Gentoo Archives: gentoo-scm

From: "Robin H. Johnson" <robbat2@g.o>
To: gentoo-scm@l.g.o
Subject: [gentoo-scm] Progress summary, 2009/06/01
Date: Mon, 01 Jun 2009 23:46:32
Update on this TODO list, and extension for new items.
I've deliberately broken the threading so that more people read it. This
was a response to the mail with the subject of "Converting a recent CVS
copy - Item 2: statistics"

Executive summary:
- We've gone from 18.5 hours to 9 hours, all in a single portion of the
  conversion, thanks to help from upstream. There's lots more room for
- C (for git) and Python (for cvs2svn) coders very welcome to challenge
  the problems.
- Testers wanted 
- Actually forming this up to a project with a team is probably due
  soon.

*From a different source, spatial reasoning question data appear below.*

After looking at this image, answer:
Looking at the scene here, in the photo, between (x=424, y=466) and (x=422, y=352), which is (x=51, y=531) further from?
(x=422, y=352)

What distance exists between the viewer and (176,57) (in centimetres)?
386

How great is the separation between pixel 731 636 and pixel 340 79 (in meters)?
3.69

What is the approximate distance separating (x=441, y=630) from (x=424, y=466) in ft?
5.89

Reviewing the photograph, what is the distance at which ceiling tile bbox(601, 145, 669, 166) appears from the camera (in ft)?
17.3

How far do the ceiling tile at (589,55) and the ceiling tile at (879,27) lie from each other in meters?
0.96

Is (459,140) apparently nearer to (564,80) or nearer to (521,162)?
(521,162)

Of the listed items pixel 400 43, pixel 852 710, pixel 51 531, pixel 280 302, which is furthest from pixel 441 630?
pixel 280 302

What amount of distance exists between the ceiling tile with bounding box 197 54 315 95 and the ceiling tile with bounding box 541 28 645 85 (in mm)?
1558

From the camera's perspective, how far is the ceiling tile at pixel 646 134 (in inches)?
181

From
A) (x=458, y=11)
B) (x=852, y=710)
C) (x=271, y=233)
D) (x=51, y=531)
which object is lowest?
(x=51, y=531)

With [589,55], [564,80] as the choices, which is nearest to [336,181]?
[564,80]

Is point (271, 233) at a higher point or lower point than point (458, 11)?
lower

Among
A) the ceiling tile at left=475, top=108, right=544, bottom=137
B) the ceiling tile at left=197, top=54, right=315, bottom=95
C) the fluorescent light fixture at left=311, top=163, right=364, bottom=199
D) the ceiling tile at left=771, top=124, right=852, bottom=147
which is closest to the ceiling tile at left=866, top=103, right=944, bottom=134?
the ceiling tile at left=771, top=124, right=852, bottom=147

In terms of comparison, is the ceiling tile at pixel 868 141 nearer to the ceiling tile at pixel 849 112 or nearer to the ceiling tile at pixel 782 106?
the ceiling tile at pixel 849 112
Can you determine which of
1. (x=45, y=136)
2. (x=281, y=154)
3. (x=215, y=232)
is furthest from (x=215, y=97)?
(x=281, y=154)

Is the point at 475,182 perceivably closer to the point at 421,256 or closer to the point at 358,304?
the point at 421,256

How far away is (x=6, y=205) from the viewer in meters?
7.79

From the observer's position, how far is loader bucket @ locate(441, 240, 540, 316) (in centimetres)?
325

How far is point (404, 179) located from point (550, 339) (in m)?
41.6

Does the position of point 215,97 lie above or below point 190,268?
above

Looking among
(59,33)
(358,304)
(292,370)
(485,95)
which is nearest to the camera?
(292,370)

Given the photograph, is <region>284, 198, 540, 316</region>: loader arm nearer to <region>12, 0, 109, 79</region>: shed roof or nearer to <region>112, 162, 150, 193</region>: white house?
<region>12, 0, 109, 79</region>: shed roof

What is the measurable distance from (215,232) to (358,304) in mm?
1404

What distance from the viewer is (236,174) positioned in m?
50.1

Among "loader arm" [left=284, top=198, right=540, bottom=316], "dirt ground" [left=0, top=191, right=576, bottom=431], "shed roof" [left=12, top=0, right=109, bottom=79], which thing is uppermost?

I've had interest/direct offers of help from: WilliamH, Calchan,
  Betelgeuse over the last week.
  If you want something, pick it from this mail, and try to flesh it out
  on the list with me while you work on it.

New TODO items:
- Finish new hooks for git: 
  upload-pack.c - get_common_commits:
  right before the 'return 0', check for and launch a new hook, passing
  the have/want headers via stdin, and use the return code (AND the
  stderr) to see if we should halt.
- Review commit signing
  - pclouds (a former Gentoo dev) contributed this prototype:
  - I'm not entirely convinced the above is right, as the commit message
	seems to end up unsigned.
  - Wait for the commit-notes patches onto upstream Git?
- Test git-cvsserver usage.
  - Both remote and local modes.
  - mips and narrow checkouts may want this.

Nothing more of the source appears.